Negotiating hard with the government, he gradually ended up sticking to the demand of having a caretaker prime minister as well that was to be appointed through consensus between the outgoing prime minister and the opposition leader in the National Assembly.

Despite being an acknowledged consensus-builder, Syed Khurshid Shah had been failing to persuade Nisar for some agreement in three consecutive rounds. In desperation, he had to seek the help of Raza Rabbani early this week.


Rabbani also roped in Maulana Fazlur Rehman for help. Yet both of them had not been proving of much help to Khurshid Shah. With collective and consistent efforts of the trio, Nisar finally began showing some flexibility somewhere late Wednesday evening, but only over the words to be used to meet his demands.

After giving an approving nod for possible framing of the proposed amendment, he left for his hometown late last evening and throughout Thursday remained busy there to arrange for the rites associated with observation of the first death anniversary of his mother.

Zahid Hamid has now been deputed by the PML-N to sit with Raza Rabbani to furnish words for the agreement that Khurshid Shah and Chaudhry Nisar had reached in broader terms.

In spite of injecting some flexibility in Chaudhry Nisar after dogged efforts, Syed Khurshid Shah could not win an approving pat from his leader.

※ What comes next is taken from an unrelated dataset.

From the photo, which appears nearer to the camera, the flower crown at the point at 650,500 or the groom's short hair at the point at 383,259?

President Asif Ali Zardari was rather reported to have repeatedly thrown tantrums at the core committee meeting of his party at the Presidency Wednesday night. When briefed about the wordings of the possible amendment, he was once provoked to even ask tauntingly: “why don’t you beg Chaudhry Nisar to run the government as well?”

At least three reliable sources informed me Wednesday night that the president’s conduct at the core committee meeting had “virtually cancelled out the possibility of our government reaching an agreement on the opposition over the 20th Amendment.”

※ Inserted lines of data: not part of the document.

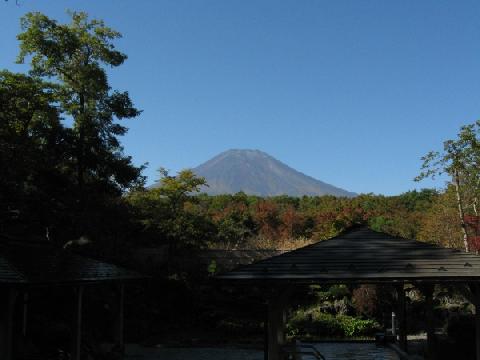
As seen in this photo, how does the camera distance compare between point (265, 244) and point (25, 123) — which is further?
point (265, 244)

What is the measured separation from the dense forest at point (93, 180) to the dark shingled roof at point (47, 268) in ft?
14.3

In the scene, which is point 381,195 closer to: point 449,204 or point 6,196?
point 449,204

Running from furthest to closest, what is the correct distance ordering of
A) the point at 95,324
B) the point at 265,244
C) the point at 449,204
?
the point at 265,244, the point at 449,204, the point at 95,324

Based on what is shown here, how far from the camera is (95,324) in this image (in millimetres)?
18266

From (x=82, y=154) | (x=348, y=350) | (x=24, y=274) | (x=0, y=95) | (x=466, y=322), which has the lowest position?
(x=348, y=350)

The coolheaded pragmatists from within the PPP did not give up, though. They had to consume many hours of pleading to make their leader realize that the Zardari-Gilani government must go an extra mile to get the 20th Amendment passed. Without providing the constitutional cover to 28 parliamentarians, the government might not be able to get elections for half the seats of the Senate held on schedule. “Someone can always go to the Supreme Court to get those elections postponed while taking the position that the vacant seats of the senate were being filled by getting votes from incomplete houses,” the President and some of his hawkish supporters were told.

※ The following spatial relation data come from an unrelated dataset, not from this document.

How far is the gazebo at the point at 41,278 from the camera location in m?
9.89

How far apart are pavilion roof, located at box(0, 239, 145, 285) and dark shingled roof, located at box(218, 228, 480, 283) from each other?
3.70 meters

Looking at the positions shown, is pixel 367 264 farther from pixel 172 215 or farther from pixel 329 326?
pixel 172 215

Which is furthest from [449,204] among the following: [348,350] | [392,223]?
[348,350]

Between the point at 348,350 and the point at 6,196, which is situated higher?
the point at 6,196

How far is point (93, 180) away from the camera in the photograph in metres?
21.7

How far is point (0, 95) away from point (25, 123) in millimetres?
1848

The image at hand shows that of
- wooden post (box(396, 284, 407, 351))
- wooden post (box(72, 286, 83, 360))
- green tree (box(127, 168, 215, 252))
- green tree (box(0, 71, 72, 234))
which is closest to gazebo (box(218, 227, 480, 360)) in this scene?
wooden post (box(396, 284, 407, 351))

These real or imagined apprehensions stirred about the fate of already scheduled elections for the vacant senate seats eventually softened hawks in the PPP-led coalition. Raza Rabbani was told to write the first draft of the 20th amendment. In his chambers, he had been sitting with Syed Khurshid Shah and Zahid Hamid until my leaving the parliament. There were clear signs that if not by late Thursday night, somewhere in the early hours of Friday, we would have the final draft of the proposed amendment.

Published in The Express Tribune, February 10th, 2012.